Every year, the Beatles dominate with often as much as 10% of the list (more counting solo efforts by each of the 4). And those who know me know that I am TOTALLY fine with this! BUT -- Hey Jude at #120??? Are you kidding???

But, at the same time, once again this year, glaringly absent from the top 25 is Simon and Garfunkel's Bridge Over Troubled Waters -- one of the truly iconic songs of the era. And, even worse, NOWHERE in the 500 is ANY song by either S&G, or Paul Simon alone! Nowhere! James Taylor is there. The Youngbloods are there. Dave Mason is there. Jonathan Edwards is there! All with worthy songs -- but if those are there, where is S&G? It is clearly neither era nor style of music keeping them out? The same for The Band -- also conspicuously absent!

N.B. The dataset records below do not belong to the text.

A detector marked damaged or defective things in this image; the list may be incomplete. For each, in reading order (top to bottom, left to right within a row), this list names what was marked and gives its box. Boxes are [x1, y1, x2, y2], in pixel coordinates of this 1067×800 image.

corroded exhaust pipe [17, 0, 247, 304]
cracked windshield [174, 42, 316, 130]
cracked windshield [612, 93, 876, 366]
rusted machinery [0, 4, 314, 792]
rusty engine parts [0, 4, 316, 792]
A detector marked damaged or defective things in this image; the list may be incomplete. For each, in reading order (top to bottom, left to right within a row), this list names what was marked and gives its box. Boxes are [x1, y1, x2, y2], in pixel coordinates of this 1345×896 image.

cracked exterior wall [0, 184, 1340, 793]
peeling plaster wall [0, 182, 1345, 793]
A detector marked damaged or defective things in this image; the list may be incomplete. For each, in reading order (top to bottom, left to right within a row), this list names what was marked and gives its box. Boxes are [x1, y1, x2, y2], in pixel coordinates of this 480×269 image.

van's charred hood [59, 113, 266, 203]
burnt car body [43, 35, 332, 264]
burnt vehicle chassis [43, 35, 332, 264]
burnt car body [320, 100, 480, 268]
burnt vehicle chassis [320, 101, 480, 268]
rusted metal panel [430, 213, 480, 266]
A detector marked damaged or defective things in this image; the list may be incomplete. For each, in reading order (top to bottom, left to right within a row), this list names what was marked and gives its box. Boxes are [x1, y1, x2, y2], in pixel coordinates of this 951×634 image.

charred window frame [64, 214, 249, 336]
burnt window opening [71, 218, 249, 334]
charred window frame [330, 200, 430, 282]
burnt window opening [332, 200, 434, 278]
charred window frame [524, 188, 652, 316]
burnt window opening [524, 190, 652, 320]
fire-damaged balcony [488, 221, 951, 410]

Among the over-represented -- imho -- are 2 acts as diverse as Led Zepellin and Jimmy Buffet -- again proving that the list doesn't skew towards a particular style of music over another!

Another underrepresnted performer -- Elton John -- who got a little love by placing Goodbye Yellow Brick Road into the coveted (at least in my house!) #13 slot. But his iconic Your Song has GOT to come in higher than #165!

And Nights in White Satin deserves higher than #37, and Piano Man #35 -- especially when Zepellin had THREE of the top 30 (and the Beatles only had 2!)! And what about American Pie at #90??!

Some trends ARE understandable. The Who gets an appropriate share of the love overall, but interestingly, their top 3, all in the top 64, happen to be the 3 themes from the CSI franchise. Don't Stop Believing making the top 25, even barely, has GOT to be influenced, for better or worse, by Glee. And the only reason I can see What I Like About You getting in at all is because of its connection to television as well.

Of course, this is exactly the point of such lists -- to get arguments started!! Okay, so I'll bite.

Even better, I will pose this as a series of poll questions, leading up to naming our own Best of the Era list -- with your help.

To start -- I'll pose this question -- Top 5 Artists of the Era. Sounds easy, but good luck!! Post those replies below.

And get ready, because we will move into a series of "best songs from act x" surveys before going for the big one!